* **Text for analysis**:
Leonurus japonicus Houtt Attenuates Nonalcoholic Fatty Liver Disease in Free Fatty Acid-Induced HepG2 Cells and Mice Fed a High-Fat Diet.

We investigated the effects of a ethanol extract (LJE) on nonalcoholic fatty liver disease (NAFLD). An in vitro model of hepatic steatosis was treated with 1 mM free fatty acid (FFA) in HepG2 cells. An in vivo NAFLD model was established using C57BL/6 mice fed a high-fat diet (HFD) and administered LJE (100 or 200 mg/kg) orally for 14 weeks. LJE treatment suppressed lipid accumulation and intracellular triglyceride levels significantly in a concentration-dependent manner in HepG2 cells. Moreover, LJE significantly reduced the expression of sterol regulatory element binding protein 1-c, and its downstream genes, which are associated with lipogenesis, in HepG2 cells. In HFD-fed mice, LJE treatment decreased body weight significantly and decreased serum alanine transaminase levels to normal values, concurrent with a decrease in hepatic lipid accumulation. Furthermore, LJE supplementation ameliorated insulin sensitivity by decreasing serum glucose and insulin levels. LJE improved hepatic steatosis by increasing the expression of phosphorylated AMP-activated protein kinase and peroxisome proliferator-activated receptor-α in HFD-fed mice and FFA-treated HepG2 cells. The results suggested that LJE might be a potential therapeutic agent to treat NAFLD.

* **Raw data**:
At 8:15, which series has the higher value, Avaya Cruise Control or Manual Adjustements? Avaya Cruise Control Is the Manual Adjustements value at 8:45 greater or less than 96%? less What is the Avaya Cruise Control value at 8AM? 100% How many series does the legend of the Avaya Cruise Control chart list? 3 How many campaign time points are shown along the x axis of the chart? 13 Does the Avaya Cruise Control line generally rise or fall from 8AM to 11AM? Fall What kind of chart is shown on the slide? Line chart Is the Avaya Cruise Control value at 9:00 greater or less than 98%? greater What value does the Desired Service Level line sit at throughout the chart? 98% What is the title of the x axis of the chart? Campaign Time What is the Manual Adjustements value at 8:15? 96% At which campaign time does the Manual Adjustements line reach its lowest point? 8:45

* **Task to carry out**: Using the text on Leonurus japonicus and fatty liver disease, decide whether each statement agrees with it: (a) the mice were given LJE orally for 14 weeks; (b) the HepG2 cells were treated with 2 mM free fatty acid; (c) LJE raised serum glucose and insulin levels. Answer yes or no for each and quote the words that decide it.

* **Written response**:
(a) Yes: "administered LJE (100 or 200 mg/kg) orally for 14 weeks"
(b) No: "treated with 1 mM free fatty acid (FFA) in HepG2 cells"
(c) No: "ameliorated insulin sensitivity by decreasing serum glucose and insulin levels"